Are all of those who seek to move onwards and upwards within a business really the best in the organisation and the ones that will take the business forward? Do they always display behaviours of the values of the business, in so doing? And, do they take the people in their team with them or is it more every man and woman for them-self?
The article in Management Today, aimed at those already in a management role, indicated that business leaders often don’t promote people because they are too indispensable in the role they perform. Therefore it’s entirely possible that, at times, we have selfishly overlooked someone because they are too good at their job – perhaps, what we should be doing is helping to recognise that. But what about the other people in the team?

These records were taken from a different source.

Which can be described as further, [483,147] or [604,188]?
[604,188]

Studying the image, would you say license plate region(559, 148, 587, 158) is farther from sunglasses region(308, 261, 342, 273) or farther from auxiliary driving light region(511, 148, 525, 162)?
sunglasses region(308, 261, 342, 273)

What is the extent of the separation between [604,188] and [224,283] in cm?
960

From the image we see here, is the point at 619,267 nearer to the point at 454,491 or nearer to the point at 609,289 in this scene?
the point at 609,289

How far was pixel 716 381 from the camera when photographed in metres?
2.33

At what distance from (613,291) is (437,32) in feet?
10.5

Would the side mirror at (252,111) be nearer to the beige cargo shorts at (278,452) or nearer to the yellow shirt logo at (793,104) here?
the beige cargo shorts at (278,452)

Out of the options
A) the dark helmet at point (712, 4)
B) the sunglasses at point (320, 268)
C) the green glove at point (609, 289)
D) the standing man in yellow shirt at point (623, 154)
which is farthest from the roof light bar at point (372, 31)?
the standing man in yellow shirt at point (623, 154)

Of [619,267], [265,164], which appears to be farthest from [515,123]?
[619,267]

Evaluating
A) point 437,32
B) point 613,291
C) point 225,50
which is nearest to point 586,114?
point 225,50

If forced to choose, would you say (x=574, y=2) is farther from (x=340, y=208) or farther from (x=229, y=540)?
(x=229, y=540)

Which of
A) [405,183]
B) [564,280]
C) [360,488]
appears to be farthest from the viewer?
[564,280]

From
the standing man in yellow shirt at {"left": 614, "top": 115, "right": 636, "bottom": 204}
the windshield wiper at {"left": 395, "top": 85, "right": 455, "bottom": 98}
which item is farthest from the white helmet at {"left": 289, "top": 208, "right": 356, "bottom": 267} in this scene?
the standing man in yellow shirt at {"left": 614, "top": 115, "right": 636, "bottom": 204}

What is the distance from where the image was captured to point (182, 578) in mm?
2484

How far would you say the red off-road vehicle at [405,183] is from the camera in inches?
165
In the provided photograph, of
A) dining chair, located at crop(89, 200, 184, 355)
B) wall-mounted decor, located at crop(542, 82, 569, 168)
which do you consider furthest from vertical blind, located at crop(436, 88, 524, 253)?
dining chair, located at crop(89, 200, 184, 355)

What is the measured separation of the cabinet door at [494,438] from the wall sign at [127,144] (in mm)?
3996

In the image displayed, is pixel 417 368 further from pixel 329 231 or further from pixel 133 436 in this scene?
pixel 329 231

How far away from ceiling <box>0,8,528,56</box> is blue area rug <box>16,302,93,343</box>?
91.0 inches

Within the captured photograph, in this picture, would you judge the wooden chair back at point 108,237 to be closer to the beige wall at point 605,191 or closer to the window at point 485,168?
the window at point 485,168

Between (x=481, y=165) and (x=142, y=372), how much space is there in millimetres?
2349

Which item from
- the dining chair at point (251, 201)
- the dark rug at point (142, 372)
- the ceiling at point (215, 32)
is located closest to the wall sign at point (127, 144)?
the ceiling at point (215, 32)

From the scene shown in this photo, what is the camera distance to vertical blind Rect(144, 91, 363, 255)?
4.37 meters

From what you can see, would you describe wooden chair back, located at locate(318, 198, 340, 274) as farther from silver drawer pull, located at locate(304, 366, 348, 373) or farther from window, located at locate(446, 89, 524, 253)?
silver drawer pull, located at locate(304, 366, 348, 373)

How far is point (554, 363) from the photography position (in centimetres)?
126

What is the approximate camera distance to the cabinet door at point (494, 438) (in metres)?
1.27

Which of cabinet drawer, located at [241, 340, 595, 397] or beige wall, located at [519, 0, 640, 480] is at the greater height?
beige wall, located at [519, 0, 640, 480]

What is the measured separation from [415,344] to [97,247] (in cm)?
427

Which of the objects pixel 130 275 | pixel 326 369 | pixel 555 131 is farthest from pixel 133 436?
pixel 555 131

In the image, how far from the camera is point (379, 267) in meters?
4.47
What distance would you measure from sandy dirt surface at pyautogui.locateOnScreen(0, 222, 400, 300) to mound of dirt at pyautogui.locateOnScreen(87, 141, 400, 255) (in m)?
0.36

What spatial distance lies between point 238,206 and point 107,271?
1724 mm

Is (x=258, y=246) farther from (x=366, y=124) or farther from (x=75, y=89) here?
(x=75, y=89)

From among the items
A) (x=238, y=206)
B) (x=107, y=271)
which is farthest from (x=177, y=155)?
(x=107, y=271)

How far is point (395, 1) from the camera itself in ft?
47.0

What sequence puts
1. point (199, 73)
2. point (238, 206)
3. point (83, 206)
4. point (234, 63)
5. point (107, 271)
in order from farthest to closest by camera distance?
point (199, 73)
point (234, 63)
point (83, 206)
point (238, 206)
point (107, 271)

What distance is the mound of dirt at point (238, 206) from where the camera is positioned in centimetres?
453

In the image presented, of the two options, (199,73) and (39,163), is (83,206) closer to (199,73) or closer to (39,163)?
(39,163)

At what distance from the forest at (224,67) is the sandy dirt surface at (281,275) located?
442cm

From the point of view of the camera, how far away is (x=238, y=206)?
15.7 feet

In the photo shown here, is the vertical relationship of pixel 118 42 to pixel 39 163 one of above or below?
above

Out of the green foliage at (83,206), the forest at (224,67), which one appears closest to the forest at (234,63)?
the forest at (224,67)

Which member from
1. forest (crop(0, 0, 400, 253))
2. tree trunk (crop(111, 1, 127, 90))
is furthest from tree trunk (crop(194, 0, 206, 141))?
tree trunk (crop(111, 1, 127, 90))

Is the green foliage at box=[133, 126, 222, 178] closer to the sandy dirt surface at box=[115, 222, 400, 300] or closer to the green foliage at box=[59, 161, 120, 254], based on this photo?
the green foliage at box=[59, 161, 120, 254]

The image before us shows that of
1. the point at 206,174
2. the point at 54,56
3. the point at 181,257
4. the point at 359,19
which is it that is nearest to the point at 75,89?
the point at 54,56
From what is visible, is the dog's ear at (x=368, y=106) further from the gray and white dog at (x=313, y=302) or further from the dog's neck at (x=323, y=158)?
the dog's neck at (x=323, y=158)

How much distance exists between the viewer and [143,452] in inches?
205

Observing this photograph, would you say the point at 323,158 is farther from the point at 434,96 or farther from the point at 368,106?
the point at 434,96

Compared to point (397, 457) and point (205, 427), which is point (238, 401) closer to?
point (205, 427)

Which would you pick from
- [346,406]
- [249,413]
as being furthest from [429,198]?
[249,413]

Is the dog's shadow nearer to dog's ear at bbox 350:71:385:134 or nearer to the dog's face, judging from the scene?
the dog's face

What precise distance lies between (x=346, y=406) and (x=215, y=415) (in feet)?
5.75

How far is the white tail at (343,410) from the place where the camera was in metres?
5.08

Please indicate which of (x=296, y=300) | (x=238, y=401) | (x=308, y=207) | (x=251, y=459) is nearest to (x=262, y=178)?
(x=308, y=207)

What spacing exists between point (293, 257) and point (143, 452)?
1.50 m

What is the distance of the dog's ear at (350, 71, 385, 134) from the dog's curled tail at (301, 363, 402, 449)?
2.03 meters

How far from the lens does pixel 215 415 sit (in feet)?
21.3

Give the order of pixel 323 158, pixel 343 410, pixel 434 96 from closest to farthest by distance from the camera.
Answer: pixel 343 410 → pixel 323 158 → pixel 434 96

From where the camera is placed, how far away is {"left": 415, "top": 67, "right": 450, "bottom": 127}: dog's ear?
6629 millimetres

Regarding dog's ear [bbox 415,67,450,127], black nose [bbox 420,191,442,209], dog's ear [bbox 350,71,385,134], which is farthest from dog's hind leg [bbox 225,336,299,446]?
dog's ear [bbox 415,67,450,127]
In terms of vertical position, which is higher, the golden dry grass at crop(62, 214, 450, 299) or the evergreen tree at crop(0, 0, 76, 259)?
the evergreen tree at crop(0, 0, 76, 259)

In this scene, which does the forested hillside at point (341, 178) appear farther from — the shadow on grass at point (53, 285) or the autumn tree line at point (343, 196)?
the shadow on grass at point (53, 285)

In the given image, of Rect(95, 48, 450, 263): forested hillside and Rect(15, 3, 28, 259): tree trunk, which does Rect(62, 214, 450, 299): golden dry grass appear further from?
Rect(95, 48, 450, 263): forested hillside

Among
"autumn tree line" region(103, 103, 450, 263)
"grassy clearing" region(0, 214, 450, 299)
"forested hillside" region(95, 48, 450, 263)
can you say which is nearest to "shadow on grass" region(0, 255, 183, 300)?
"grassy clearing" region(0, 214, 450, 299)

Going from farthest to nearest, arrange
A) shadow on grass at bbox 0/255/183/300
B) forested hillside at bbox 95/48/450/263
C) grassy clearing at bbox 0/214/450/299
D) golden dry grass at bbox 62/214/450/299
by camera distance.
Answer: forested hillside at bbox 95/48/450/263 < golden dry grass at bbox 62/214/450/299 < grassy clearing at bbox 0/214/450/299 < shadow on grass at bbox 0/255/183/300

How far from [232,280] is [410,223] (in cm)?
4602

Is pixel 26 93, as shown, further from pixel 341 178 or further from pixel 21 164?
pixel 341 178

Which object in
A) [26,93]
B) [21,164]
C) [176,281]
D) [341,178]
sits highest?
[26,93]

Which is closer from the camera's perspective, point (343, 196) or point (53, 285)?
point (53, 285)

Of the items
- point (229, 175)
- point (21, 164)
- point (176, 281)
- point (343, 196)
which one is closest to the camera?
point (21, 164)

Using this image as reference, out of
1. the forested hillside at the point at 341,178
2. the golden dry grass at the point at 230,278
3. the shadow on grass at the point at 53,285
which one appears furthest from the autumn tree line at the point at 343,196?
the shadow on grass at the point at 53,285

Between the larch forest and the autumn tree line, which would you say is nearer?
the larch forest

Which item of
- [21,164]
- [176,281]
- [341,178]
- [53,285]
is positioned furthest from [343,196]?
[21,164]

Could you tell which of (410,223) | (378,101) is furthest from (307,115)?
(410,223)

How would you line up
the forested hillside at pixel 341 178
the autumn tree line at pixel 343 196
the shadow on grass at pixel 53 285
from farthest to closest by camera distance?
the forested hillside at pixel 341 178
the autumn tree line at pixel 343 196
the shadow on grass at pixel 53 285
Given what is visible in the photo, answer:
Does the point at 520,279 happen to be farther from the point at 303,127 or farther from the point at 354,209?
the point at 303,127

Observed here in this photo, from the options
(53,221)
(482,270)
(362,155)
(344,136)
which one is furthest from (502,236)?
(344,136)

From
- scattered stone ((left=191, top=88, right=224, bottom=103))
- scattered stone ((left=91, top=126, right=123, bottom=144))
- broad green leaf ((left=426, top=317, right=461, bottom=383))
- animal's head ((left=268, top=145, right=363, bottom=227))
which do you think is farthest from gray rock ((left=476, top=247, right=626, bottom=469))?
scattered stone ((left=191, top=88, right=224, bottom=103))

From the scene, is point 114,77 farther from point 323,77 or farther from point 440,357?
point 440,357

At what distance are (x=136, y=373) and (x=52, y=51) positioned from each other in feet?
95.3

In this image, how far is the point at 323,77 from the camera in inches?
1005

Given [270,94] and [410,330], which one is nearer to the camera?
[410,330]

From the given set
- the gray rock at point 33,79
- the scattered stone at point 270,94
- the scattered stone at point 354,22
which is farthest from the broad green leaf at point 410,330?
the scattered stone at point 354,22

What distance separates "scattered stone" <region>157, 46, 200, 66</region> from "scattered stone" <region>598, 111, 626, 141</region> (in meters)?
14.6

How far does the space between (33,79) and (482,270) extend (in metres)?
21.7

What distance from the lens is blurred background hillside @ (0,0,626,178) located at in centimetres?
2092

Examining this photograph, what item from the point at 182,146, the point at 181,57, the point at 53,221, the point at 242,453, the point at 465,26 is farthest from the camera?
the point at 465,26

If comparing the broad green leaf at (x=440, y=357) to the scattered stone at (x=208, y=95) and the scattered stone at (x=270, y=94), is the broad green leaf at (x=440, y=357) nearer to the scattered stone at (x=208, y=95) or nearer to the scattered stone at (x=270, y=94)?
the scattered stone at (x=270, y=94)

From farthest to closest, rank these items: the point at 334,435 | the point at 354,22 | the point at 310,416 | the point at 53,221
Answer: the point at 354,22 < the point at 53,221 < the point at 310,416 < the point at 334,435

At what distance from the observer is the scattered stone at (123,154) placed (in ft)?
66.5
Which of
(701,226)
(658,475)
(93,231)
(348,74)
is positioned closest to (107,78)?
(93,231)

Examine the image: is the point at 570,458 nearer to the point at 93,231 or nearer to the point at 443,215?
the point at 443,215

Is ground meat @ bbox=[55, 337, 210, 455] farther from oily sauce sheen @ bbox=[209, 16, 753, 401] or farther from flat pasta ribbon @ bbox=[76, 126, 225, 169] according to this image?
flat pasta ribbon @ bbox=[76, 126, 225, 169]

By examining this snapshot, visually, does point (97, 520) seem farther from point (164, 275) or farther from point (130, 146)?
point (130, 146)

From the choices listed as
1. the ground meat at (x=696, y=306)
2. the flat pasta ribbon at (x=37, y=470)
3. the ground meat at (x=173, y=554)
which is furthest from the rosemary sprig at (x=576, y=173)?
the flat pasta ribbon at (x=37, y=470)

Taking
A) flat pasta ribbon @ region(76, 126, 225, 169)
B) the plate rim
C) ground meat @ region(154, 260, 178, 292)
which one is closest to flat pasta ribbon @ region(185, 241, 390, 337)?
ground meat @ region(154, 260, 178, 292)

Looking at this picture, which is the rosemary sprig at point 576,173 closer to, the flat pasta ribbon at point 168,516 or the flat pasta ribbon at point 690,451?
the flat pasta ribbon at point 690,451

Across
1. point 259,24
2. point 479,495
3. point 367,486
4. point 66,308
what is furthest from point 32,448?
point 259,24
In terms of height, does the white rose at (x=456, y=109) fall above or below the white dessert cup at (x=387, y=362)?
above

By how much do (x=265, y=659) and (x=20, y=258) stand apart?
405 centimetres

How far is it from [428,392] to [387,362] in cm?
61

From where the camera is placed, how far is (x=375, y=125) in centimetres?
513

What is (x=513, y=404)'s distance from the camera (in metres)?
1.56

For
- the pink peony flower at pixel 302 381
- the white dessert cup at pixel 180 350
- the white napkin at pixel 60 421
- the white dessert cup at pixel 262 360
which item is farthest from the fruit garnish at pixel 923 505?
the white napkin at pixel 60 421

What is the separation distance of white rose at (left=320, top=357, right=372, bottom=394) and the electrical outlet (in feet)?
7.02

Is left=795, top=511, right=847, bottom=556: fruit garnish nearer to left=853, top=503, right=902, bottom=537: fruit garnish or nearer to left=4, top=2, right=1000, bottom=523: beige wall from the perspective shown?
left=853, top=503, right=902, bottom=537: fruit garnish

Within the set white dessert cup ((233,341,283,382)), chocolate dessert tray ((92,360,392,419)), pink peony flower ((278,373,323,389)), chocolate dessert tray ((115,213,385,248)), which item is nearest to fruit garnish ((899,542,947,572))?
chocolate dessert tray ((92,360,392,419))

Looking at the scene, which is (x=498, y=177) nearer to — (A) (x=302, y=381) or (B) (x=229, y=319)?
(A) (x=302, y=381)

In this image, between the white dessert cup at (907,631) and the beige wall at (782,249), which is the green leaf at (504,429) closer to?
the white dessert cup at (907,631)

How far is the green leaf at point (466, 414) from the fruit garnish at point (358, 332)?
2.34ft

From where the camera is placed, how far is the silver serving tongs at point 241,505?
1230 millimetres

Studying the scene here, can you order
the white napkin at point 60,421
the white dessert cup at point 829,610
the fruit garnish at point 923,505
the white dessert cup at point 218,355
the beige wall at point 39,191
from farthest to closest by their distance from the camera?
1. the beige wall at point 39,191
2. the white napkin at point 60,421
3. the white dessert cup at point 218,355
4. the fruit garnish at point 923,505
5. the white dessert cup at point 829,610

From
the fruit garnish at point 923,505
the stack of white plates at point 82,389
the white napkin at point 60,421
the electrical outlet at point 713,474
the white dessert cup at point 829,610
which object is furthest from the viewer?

Are those managers doing the same for the others in their team, as they, too, are too good at their job? Does it suit them for those people to continue to do their role at that level because it benefits them, both directly and indirectly? And, in a way, does that promulgate throughout the whole organisation?
Have we forgotten, perhaps on a more subtle, unconscious level, of how supporting, growing and nurturing encourages people to fly? And that it’s our responsibility? Our role in supporting those people in the organisation is no different to the way in which we would support our own children in their growth and development but I wonder if, in many ways, we lose sight of that?
I have always understood the financial reason for having a training agreement with someone – where they will stay with an organisation for a given period of time after completing a professional qualification. But not necessarily agreed with it. After all, there has been a significant benefit to the business in them taking the qualification and the motivation they had, too.
To me it’s about paying it forward – I’ve usually been the one saying, “right, now you have the qualification, where next and what next?” – as there hasn’t always been the opportunity within the business. Maybe its time to change how we think about the benefits of training and what ROI really is to the business as a whole.
There has been much about the stress that people are feeling in work, created by not being able to move on or up, not being stretched enough and not feeling a true contribution is being made, especially amongst Generation Y and, very probably, the slower starters in Generation X. This has been backed up with a report issued by PwC.
The PwC NextGen survey of 44,000 workers, in conjunction with the London Business School and the University of Southern California, reveals Generation Y are more likely to stay in a job if they feel supported and appreciated, are part of a cohesive team, and have greater flexibility over where and how much they work. This contrasts with previous generations, who place greater importance on pay and development opportunities.
So, what’s the difference between supporting and appreciating vs developmental opportunities? In many ways, very subtle, in my opinion, as supporting and appreciating will lead to development and growth, even if not in the more traditional sense.
The survey points to the fact that Generation Y will make up 50% of the workforce by 2020. This has to be balanced with the impact of longer working lives and baby boomers not retiring until 67. Businesses will need to start thinking much more carefully about how they balance an ageing workforce that may start to be less effective with the needs of Generation Y and X.
So, when we say that the way we do business needs to change because the way we do it now doesn’t work, it’s not a quick fix – it’s a long term view – and all aspects are part of that ethos. The changes needed touch every part of a business and every person. So how do you support and nurture the people within the business for the future, even if it’s not a long term future in your business?